--- Saved entries ---
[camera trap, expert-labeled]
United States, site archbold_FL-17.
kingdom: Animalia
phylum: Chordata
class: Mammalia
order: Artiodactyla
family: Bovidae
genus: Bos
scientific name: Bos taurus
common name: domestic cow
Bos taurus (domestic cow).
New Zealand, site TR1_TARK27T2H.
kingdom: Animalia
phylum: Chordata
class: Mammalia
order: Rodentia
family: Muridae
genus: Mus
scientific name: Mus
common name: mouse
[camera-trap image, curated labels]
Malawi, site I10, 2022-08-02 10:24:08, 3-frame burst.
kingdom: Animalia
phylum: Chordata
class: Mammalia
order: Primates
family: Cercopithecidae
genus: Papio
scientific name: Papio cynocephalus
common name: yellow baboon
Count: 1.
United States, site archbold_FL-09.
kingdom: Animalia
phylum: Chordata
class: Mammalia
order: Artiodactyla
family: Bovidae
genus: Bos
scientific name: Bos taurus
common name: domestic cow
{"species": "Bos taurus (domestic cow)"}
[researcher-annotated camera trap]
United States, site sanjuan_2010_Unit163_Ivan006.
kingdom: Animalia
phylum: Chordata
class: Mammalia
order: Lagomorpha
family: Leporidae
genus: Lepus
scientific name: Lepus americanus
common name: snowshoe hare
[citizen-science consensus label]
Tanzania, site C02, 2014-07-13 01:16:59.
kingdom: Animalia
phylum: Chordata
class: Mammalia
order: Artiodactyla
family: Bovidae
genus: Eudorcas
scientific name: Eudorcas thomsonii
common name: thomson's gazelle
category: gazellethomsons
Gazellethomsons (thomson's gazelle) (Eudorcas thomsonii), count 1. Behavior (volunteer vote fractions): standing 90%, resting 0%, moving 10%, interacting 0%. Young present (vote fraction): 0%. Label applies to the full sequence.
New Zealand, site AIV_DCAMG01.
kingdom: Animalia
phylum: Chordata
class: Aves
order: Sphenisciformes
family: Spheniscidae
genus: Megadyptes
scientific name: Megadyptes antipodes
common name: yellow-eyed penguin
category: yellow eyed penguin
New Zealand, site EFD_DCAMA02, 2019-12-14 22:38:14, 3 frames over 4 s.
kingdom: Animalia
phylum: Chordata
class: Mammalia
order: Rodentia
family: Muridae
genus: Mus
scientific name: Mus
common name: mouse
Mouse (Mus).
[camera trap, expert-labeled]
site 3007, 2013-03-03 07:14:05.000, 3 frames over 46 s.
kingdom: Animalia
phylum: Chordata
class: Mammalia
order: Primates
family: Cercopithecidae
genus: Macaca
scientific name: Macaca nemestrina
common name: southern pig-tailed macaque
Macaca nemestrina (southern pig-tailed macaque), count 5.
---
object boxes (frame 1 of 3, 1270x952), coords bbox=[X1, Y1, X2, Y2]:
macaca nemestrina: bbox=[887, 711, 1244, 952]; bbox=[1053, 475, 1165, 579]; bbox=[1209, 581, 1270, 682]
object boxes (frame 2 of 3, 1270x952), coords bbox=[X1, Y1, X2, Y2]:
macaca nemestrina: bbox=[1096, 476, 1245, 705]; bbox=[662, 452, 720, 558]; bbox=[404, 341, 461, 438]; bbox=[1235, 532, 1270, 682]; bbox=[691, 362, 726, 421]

--- REQUIRED ACTION ---
In the entries above, find each line with the word "genus" and copy it.

--- REPLY TO THE TASK ---
genus: Bos
genus: Mus
genus: Papio
genus: Bos
genus: Lepus
genus: Eudorcas
genus: Megadyptes
genus: Mus
genus: Macaca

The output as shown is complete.